Private RPC Relay vs. Self-hosting Node
The primary cause of RPC privacy issues is the escalating reliance on RPC providers as opposed to utilizing self-hosted blockchain nodes, a more decentralized approach. The growing complexity and burgeoning costs associated with owning a blockchain node, be it an extensive full node with a complete set of data or a lightweight node housing only the latest data, have largely contributed to this trend.
Given that all data is stored and managed locally, the risk of metadata exposure is mitigated. Although metadata may still be revealed to other peers via transaction broadcasting, this risk is considerably less than direct connections to endpoints of centralized RPC providers.
Since only a select number of users possess the ability to self-host nodes, a relay model has been introduced. This model provides a more pragmatic and economical solution to users. From a user’s perspective, there is little to no difference between employing a RPC relay and connecting directly to RPC providers. The relay operates with full transparency in transmitting payload information (minus metadata) and only introduces minuscule overhead by adding one more step in the connection process.
RPC Relay with and without Secure Enclave
Numerous open-source implementations of RPC relays exist, many of which support JSON-RPC, a widely adopted RPC standard by many blockchains. In addition, they also support generic HTTPS, WebSocket, and several others. Establishing an RPC relay service that assures users no data will be collected is certainly achievable. However, this traditional model lacks a measurable and provable guarantee that users can verify.
A considerable enhancement would be to run the relay within a secure enclave. This type of technology, used to protect sensitive personal information on mobile phones, is often referred to as TEE or Trusted Execution Environment in server-side applications. By leveraging Secure Enclave technology, several vital properties beneficial to RPC users can be achieved:
End-to-End Encryption: This allows for an industry-standard TLS connection to be established between the user and the enclave, as well as between the enclave and the RPC providers, without compromising the secure protections that prevent network-level eavesdropping.
Code Integrity and Zero Tracking: The code executed within the secure enclave can be measured and demonstrated to users with high verifiability, thus ensuring strict adherence to the privacy-preserving design of the RPC relay.

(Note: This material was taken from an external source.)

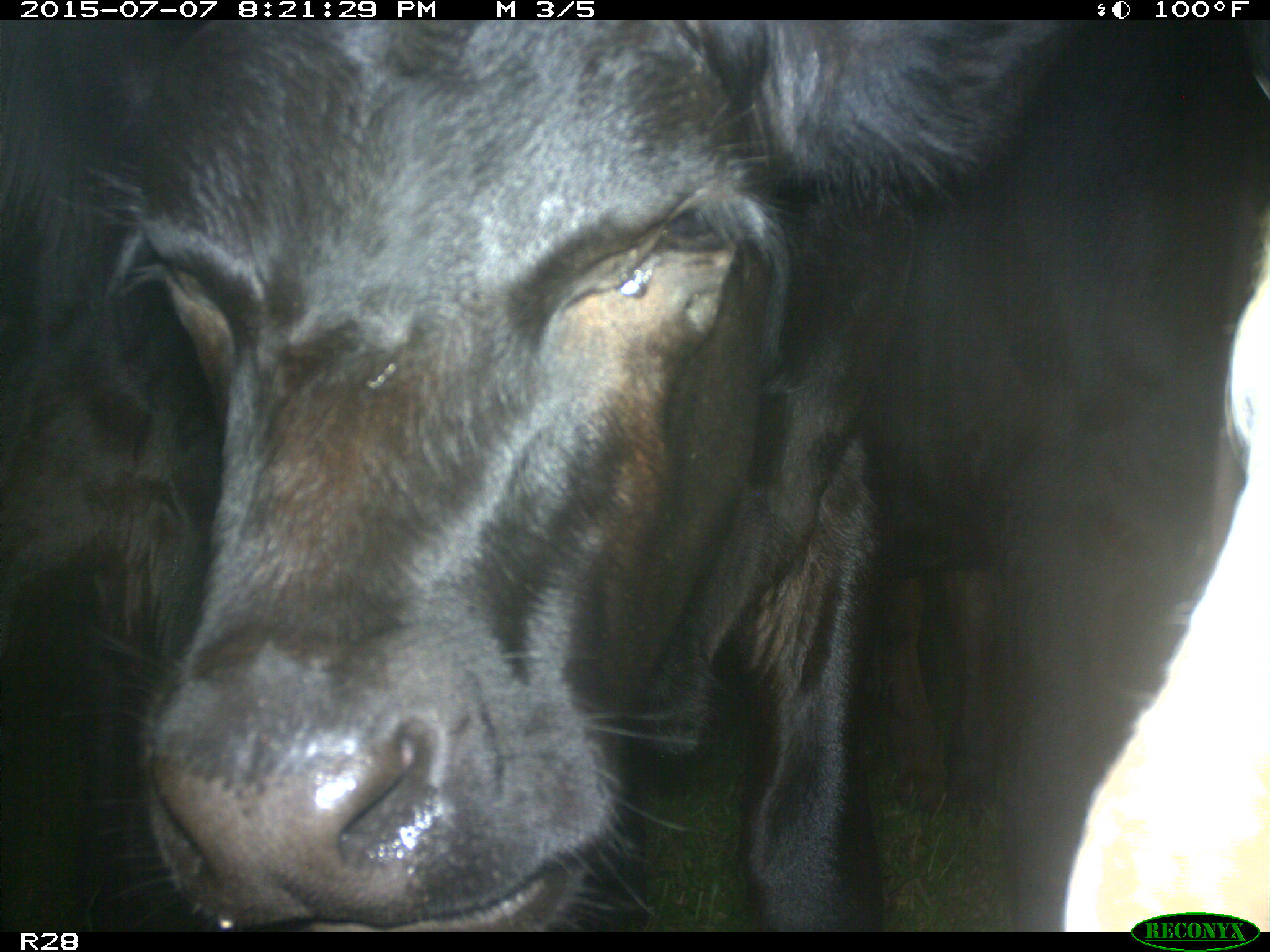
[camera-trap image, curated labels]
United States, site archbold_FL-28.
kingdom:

When coupled with full attestation from open-sourced software or hardware implementations and reproducible builds, users can be confident that they are connecting to a genuine RPC relay.
Private Execution: The handling of user requests cannot be monitored by the relay node operator because the secure enclave provides an isolated execution environment. This ensures that even a malicious operator cannot view the execution or read the memory region that holds the sensitive data for each request.
Attestation Enabled by Automata 2.0
The implementation of Private RPC Relay requires two main types of attestations.
Attestation on Software Build
The build has to create a reproducible MRENCLAVE
value when rebuilding the code in a base builder docker hosted in AWS Nitro Enclave. Find more details in TEE Compile.
Because the whole compilation is reproducible and the attestation is provided by the builder docker which is already attested by the AWS Nitro Enclave, we leverage the root of trust from the AWS Nitro Enclave and choose optimistic attestation, which does not provide a challenge method during this attestation.
Attestation on Hardware
Currently, 1RPC is hosted in Azure, which uses Intel DCAP to complete the TEE attestation, ensuring that the hardware execution environment and the running code are matched as expected.
Since the Intel DCAP Quote verification is quite complicated and will incur significant gas fees, we choose to use consensus-based attestation which invites certain trusted parties' attestors to validate the correctness of the quote uploaded by the 1RPC server.